The tests enabled them to very quickly refine the rules of the game to ensure that the children were having fun and being active while opening doors to work on the topic of living together.

The result is three games with very different aims. With “Dis m’en plus sur toi” (Tell me more about yourself) they get to know their school-mates better, with “Le code secret” (The secret code) they develop their spirit of cooperation, and with “À fond pour le collectif” (The max for the group) they must give their best for their team.

They also decided to add a short questionnaire enabling the children to share and express the emotions they have felt during this very strange year.

The kit was immediately made available to as many people as possible as the charity decided to make it freely accessible on its website (link: https://www.play-international.org/kit/scolaire/div-mallettepc), after creating a free account.

 

 

“Playdagogy” to foster living together

Feedback started flooding in. Many teachers tried out the games provided by Play International which fulfilled their promises: proposing physical activities and recreating a social connection while complying with the health rules.

David Blough beamed as he shared their biggest reward: “we have several schoolteachers who told us that the children are asking to do these activities every day. When it’s the children who are asking for it... we know we’ve done a great job!

The other piece of “good news” is that many educators shared that these games could continue to work independently of COVID-19.

It was an emergency response”, explained David. “But we are already looking at how we can adapt this content to other contexts, perhaps even internationally.”

 

This post-lockdown kit project is representative of the new direction taken by the charity since 2012: the desire to focus on educational engineering and creating content that can then be shared around the world.

This “Playdagogy” (as they call it) is the main collaborative focus of their partnership with the Societe Generale Foundation, scaling up their programmes to the whole country with a focus on living together.

 

Jeunes attendant le ballon

The beneficiary is at the heart of the project

Like with many other organisations, the health and economic crisis has caused Play International to rethink its fundamentals.

We talk a lot about the opportunity to reinvent yourself after a period like this. It is not a completely clichéd expression as we saw with this extreme constraint we had to adapt.

This even reminds David Blough of the origins of WHO and its humanitarian dimension with activities originally focused on war zones or natural disasters.

And it is in situations like these where there are significant constraints that you realise you can innovate because there is a health or social emergency.

 

Many players have discovered this notion of frugal innovation, resourcefulness which comes from the ground.
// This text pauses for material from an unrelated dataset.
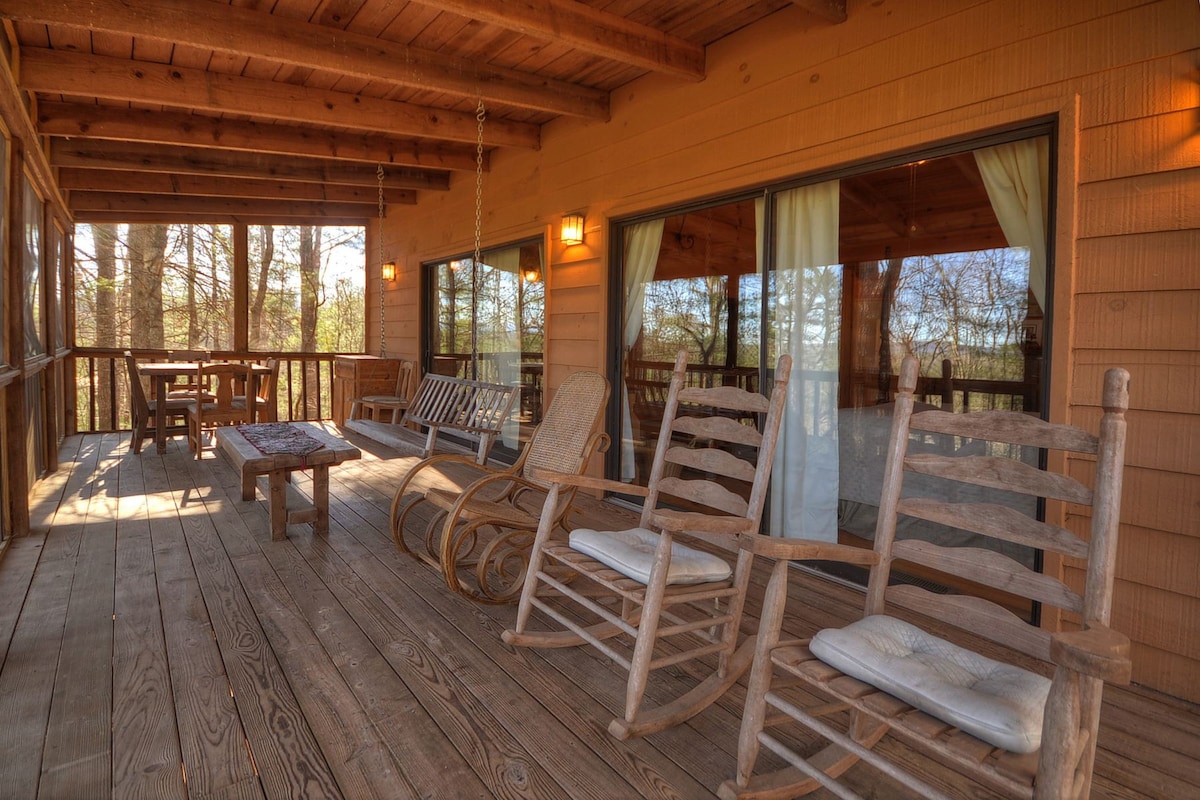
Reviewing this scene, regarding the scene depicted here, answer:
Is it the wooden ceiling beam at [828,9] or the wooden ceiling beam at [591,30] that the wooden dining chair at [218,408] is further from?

I think it is important to reconsider your ways of working. It enables you to really keep sight of the charity’s purpose. To remember that the beneficiary must be at the heart of the project.

David Blough, Executive Director ofPlay International

Play International intends to bear this re-evaluation in mind as the charity is growing. Ultimately, the period has been an opportunity for the charity to ask itself the right questions and to bolster its main mission: providing educational responses so that we can better cooperate in the future in unprecedented situations.